Key Earnings Reveal Shift in AI Landscape
Alphabet reported a 63% surge in Google Cloud revenue for the first quarter, outpacing Microsoft Azure's 40% growth and Amazon Web Services' 28% increase. The company also disclosed that it has begun selling its Tensor Processing Units (TPUs) directly to select customers. These custom AI chips compete directly with Nvidia's GPUs, which have been the gold standard for training and running AI models.
Amazon's CEO Andy Jassy revealed that the company's chip division is now generating over $20 billion in annual revenue.

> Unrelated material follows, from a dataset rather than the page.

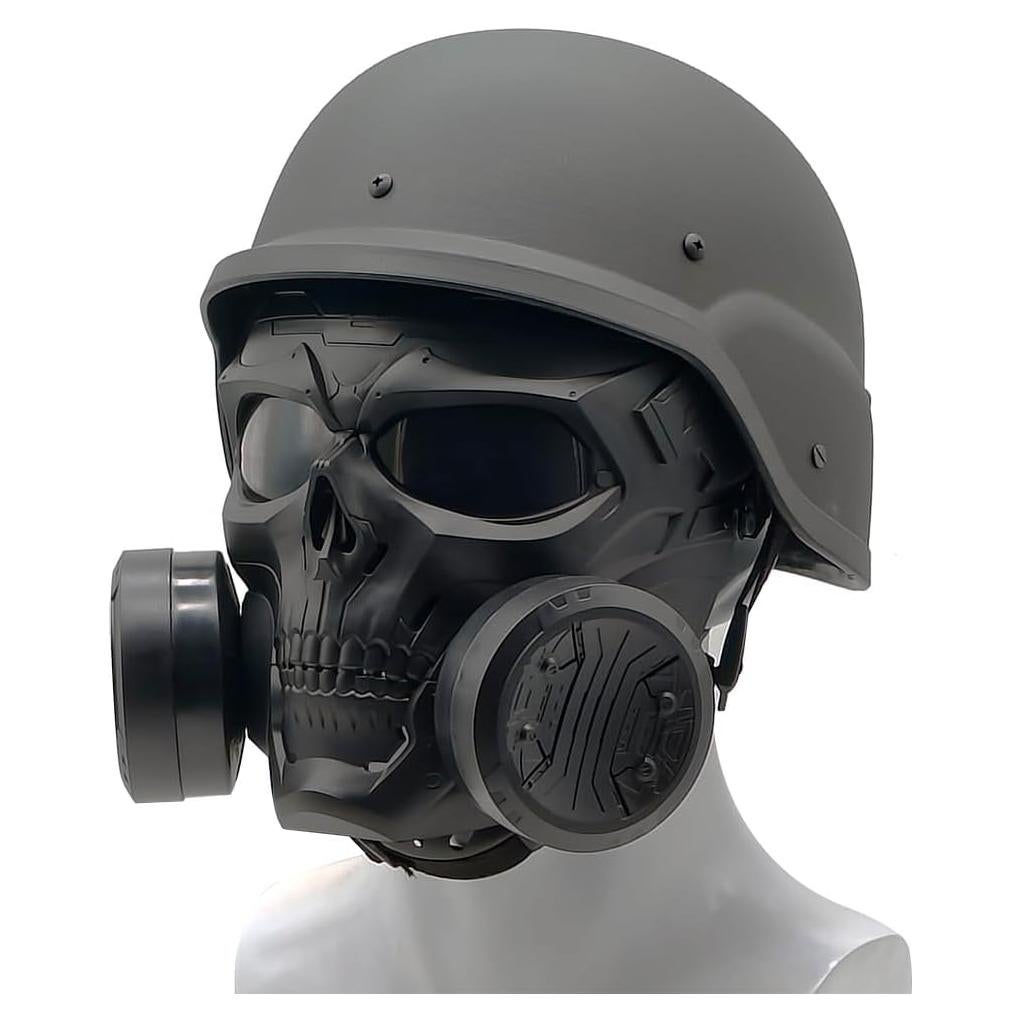 Máscara de Gas Táctica PuddingStation MM04-001 para Airsoft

Commitments for Amazon's Trainium AI chip have exceeded $225 billion, and the company has acquired more than 2.1 million AI chips over the past year—over half of which were Trainium. Despite this, Amazon still plans to deploy over one million Nvidia GPUs starting in 2026.
Market Divergence: AMD and Broadcom Gain
While Nvidia fell, shares of Advanced Micro Devices (AMD) rose 5.1% and Broadcom gained 3.0%. The divergence reflects investor optimism that the push for custom chips could benefit other semiconductor players. Broadcom, in particular, is seen as a key partner for companies developing custom AI silicon.
Meta Platforms also raised its 2026 capital expenditure outlook to between $125 billion and $145 billion, up from an earlier $115 billion to $135 billion, citing higher component costs and rising data-center expenses. CEO Mark Zuckerberg cited “strong momentum” across Meta's app family and the debut of the first model from Meta Superintelligence Labs. First-quarter revenue hit $56.31 billion, a 33% increase.
AI Spending Surges, But Questions Mount
The four major U.S. tech firms that reported earnings Wednesday all indicated AI investments are not letting up, pushing their combined forecasted spend above $700 billion this year—up from a prior $600 billion estimate. Microsoft CFO Amy Hood said demand for Azure's AI offerings “continues to exceed supply” and keeps broadening.
However, the debate has shifted from whether companies are spending on AI to who is actually seeing the payoff. “The risk of sitting it out is bigger than the risk of leaning in,” said Daniel Newman, CEO of Futurum Group. Still, that leaves a key question on the table: who reaps the rewards first—the chipmakers, the cloud providers, or the software players building with these models?
Nvidia's Pricing Power Under Scrutiny
Scarcity continues to play in Nvidia's favor. The company's B300 servers are reportedly fetching about $1 million in China, almost twice the U.S. price, as demand surges and American export restrictions bite. However, Nvidia said the B300 is not allowed for sale in China, adding that “unlawful diversion is a recipe for failure.”
The worry is that scarcity and big budgets don't guarantee fat margins forever. Should Alphabet's TPUs, Amazon's Trainium, or silicon built through Broadcom-backed projects start capturing a bigger slice of AI workloads, Nvidia might keep moving product but see pricing power erode at the margins. If AI investments take longer to pay off—or export restrictions tighten further—the bullish case for the stock gets tougher to justify.
Outlook: A Crowded Arena
Nvidia's market cap remains near $4.9 trillion, but Thursday's slide made it clear: those massive AI budgets are a double-edged sword, especially when your customers start turning into rivals. The AI trade is no longer a one-horse race, and investors are recalibrating their expectations.